ARTICLE:
###

SUMMARY OF THE INVENTION

The invention provides a solution to the previously discussed problems, by making it possible to recognise each command keyword present in a sound signal regardless of the linguistic specificities of its speaker.

A first aspect of the invention relates to a method for analysing a noisy sound signal for the recognition of at least one group of command keywords and a speaker of the noisy sound signal analysed, the noisy sound signal to be analysed being recorded by at least one microphone and the method comprising the following steps of:

- Constituting a training database comprising the following sub-steps of:
  - For each speaker to be recognised, recording at least one noiseless sound signal spoken by the speaker;
  - Recording, by the microphone, the environmental noise, the environmental noise being a noise generated by the speaker's sound environment;
  - For each noiseless sound signal recorded, adding the noise recorded to the noiseless sound signal to obtain a noisy sound signal;
  - For each noisy sound signal obtained, calculating a sound signature of the noisy sound signal obtained;
  - For each sound signature calculated, associating the sound signature calculated with the speaker who spoke the corresponding noiseless sound signal and with at least one group of command keywords;
- Supervised training of an artificial neural network on the training database to obtain an artificial neural network trained capable of providing, from a sound signature obtained from a noisy sound signal, a prediction of speaker and at least one prediction of command keyword group;
- Calculating a sound signature of the noisy sound signal analysed;
- Using the artificial neural network trained on the sound signature calculated to obtain a prediction of speaker and at least one prediction of command keyword group.

###

(Records from a spatial question set)
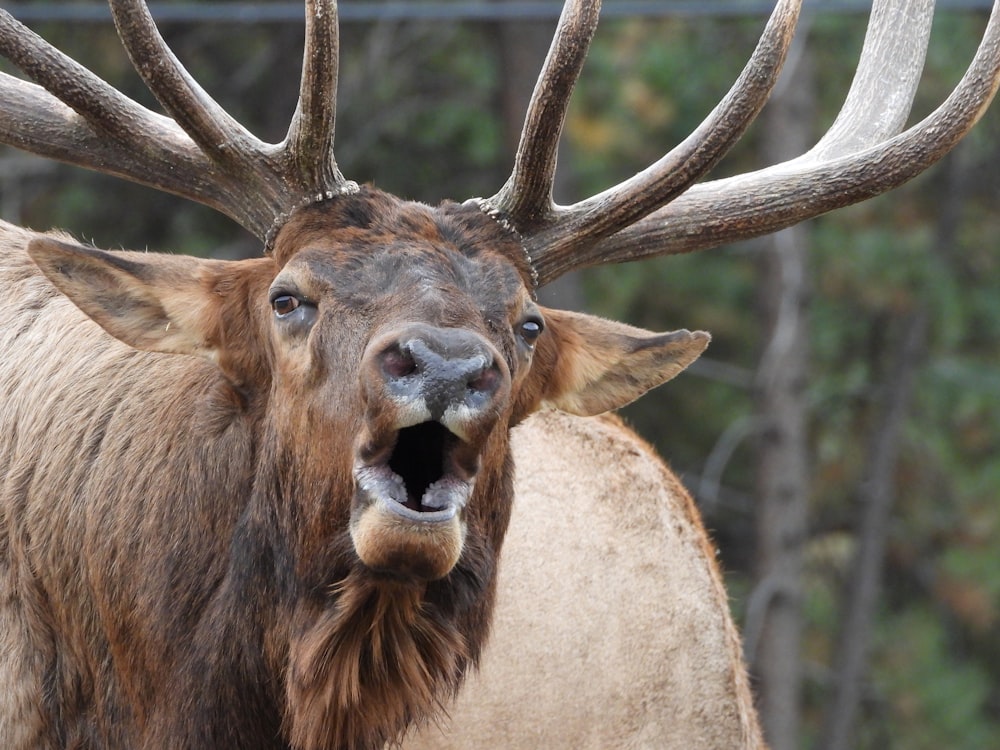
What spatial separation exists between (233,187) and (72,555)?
1.17m

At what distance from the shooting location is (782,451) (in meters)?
14.5

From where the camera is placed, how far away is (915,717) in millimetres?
16719

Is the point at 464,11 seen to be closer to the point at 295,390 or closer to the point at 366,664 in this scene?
the point at 295,390

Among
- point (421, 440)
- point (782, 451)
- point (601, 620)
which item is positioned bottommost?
point (782, 451)

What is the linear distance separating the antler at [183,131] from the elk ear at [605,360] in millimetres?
873

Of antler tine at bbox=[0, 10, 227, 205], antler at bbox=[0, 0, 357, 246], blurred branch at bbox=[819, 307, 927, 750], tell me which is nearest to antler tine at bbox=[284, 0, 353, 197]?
antler at bbox=[0, 0, 357, 246]

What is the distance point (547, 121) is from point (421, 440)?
1.14m

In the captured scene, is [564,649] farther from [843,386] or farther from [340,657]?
[843,386]

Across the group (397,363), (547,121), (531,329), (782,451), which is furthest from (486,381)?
(782,451)

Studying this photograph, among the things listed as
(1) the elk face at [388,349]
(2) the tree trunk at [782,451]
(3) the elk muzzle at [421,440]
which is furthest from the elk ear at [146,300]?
(2) the tree trunk at [782,451]

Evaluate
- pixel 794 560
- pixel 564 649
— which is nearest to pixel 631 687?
pixel 564 649

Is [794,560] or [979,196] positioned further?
[979,196]

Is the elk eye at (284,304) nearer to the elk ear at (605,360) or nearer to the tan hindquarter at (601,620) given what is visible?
the elk ear at (605,360)

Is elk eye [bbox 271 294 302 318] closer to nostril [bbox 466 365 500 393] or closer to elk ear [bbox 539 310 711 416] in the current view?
nostril [bbox 466 365 500 393]
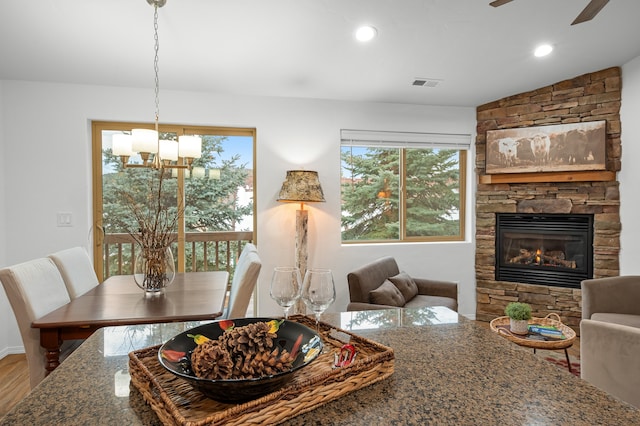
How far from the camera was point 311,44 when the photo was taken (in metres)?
2.90

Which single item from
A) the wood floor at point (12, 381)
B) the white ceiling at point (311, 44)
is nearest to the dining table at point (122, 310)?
the wood floor at point (12, 381)

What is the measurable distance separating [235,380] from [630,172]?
418cm

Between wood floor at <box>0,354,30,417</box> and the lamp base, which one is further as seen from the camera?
the lamp base

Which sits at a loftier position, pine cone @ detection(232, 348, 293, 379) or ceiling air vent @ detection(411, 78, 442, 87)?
ceiling air vent @ detection(411, 78, 442, 87)

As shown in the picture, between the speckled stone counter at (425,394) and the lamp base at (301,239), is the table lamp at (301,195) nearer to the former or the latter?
the lamp base at (301,239)

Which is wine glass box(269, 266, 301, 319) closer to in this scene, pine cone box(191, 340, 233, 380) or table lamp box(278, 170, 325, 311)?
pine cone box(191, 340, 233, 380)

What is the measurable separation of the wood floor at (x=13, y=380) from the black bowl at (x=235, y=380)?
2.37m

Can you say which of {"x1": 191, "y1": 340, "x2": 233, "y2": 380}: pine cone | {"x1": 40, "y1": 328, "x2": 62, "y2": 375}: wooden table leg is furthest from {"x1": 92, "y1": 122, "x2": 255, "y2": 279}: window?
{"x1": 191, "y1": 340, "x2": 233, "y2": 380}: pine cone

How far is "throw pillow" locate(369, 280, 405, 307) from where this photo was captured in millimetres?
2963

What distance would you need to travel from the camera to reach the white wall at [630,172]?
341 centimetres

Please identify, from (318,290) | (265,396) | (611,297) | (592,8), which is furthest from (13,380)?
(611,297)

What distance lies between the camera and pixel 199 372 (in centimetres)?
67

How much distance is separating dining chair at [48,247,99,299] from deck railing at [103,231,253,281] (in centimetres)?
92

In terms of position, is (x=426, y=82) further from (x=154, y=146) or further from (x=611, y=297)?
(x=154, y=146)
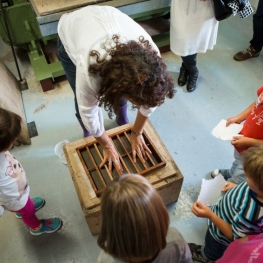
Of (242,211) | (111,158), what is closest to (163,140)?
(111,158)

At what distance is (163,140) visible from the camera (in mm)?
2043

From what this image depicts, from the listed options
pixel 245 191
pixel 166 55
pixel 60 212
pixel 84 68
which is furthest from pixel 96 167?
pixel 166 55

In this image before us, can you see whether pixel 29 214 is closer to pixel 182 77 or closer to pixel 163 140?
pixel 163 140

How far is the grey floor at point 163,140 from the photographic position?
1.57m

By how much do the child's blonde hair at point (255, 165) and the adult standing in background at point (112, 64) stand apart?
0.38 metres

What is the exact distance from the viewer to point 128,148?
1.59 meters

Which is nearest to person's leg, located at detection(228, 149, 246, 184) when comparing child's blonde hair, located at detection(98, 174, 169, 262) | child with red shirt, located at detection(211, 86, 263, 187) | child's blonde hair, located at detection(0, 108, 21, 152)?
child with red shirt, located at detection(211, 86, 263, 187)

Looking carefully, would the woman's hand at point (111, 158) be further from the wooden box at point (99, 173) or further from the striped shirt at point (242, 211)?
the striped shirt at point (242, 211)

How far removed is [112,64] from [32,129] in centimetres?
142

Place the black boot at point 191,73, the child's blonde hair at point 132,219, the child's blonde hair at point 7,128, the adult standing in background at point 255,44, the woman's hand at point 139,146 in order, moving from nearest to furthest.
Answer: the child's blonde hair at point 132,219 < the child's blonde hair at point 7,128 < the woman's hand at point 139,146 < the black boot at point 191,73 < the adult standing in background at point 255,44

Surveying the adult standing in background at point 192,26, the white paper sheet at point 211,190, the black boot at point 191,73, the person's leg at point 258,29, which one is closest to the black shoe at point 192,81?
the black boot at point 191,73

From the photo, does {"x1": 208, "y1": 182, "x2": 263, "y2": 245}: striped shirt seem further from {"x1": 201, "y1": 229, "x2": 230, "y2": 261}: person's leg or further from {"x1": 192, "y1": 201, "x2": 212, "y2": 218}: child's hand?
{"x1": 201, "y1": 229, "x2": 230, "y2": 261}: person's leg

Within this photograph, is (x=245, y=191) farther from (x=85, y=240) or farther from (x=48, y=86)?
(x=48, y=86)

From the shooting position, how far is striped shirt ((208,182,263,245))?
90cm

###

PROBLEMS AND TASKS:
1 – List the main steps of the method in the invention summary. Leave out the sub-steps.
2 – From the records, retype the lines beginning with the line containing "By how much" and ending with the line containing "1.59 meters", both of those lines included.

ANSWERS TO THE EXERCISES:
1 –
- Constituting a training database
- Supervised training of an artificial neural network on the training database to obtain an artificial neural network trained capable of providing, from a sound signature obtained from a noisy sound signal, a prediction of speaker and at least one prediction of command keyword group
- Calculating a sound signature of the noisy sound signal analysed
- Using the artificial neural network trained on the sound signature calculated to obtain a prediction of speaker and at least one prediction of command keyword group

2 –
By how much do the child's blonde hair at point (255, 165) and the adult standing in background at point (112, 64) stand apart?
0.38 metres

What is the exact distance from the viewer to point 128,148?
1.59 meters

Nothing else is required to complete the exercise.